Does the Energy Choice Act benefit his energy-sector donors more than NY-23 constituents?
With only 3.48% from small donors, how representative is his donor base of the district?
How do his legislative priorities correlate with his top donor sectors?
Why has no local media outlet examined these publicly available FEC filings?
Assessment
Heavy PAC reliance (roughly 40-44% of total receipts) is common among incumbents and is not inherently improper.
However, the alignment between energy-sector donors and Langworthy’s primary legislative initiative (the Energy Choice Act) is a factual pattern that has received no examination from any local news outlet.
Whether this constitutes “influence” is interpretive. That the pattern exists is documented in FEC filings.

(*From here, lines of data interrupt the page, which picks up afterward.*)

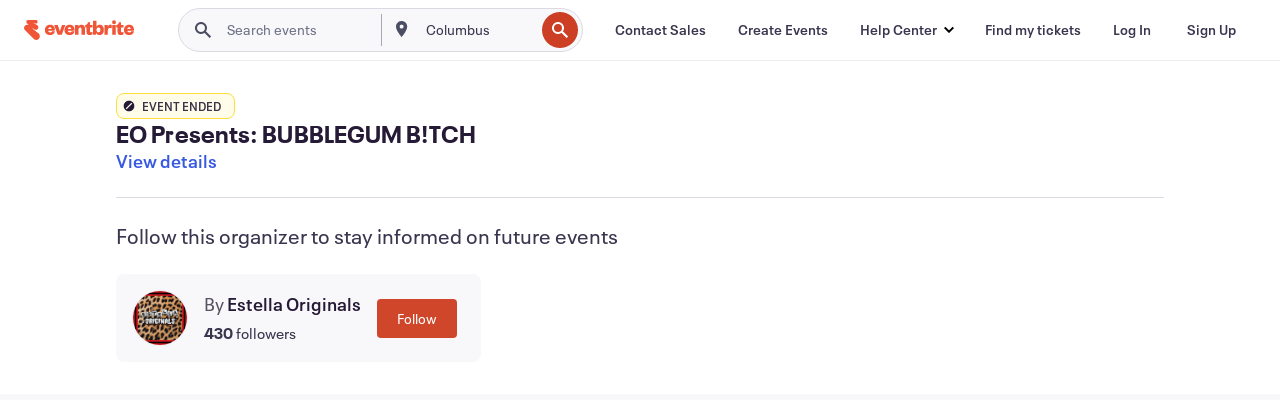

--- FILE ---
content_type: text/javascript; charset=utf-8
request_url: https://app.link/_r?sdk=web2.86.5&branch_key=key_live_epYrpbv3NngOvWj47OM81jmgCFkeYUlx&callback=branch_callback__0
body_size: 70
content:
/**/ typeof branch_callback__0 === 'function' && branch_callback__0("1519137229797268674");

Verdict: DOCUMENTED PATTERN — The funding sources and legislative priorities are matters of public record. The correlation is observable; causation is not claimed.
Sources
- FEC: Langworthy for Congress (C00817932), 2024 and 2026 cycle filings
- OpenSecrets: Rep. Nick Langworthy campaign finance summary
- Langworthy press release: Energy Choice Act passes E&C Committee, December 2025
- Olean Times Herald: “Langworthy introduces Energy Choice Act,” October 2023
- FEC: Circle the Wagons PAC disbursement records
Note on Standards
This entry presents publicly available FEC data without alleging illegality or corruption. PAC contributions are legal and common. The purpose is transparency: constituents can review the same data and draw their own conclusions about whether funding patterns align with district interests.
Note: This entry documents publicly available information from FEC filings and news reports. Readers may draw their own conclusions.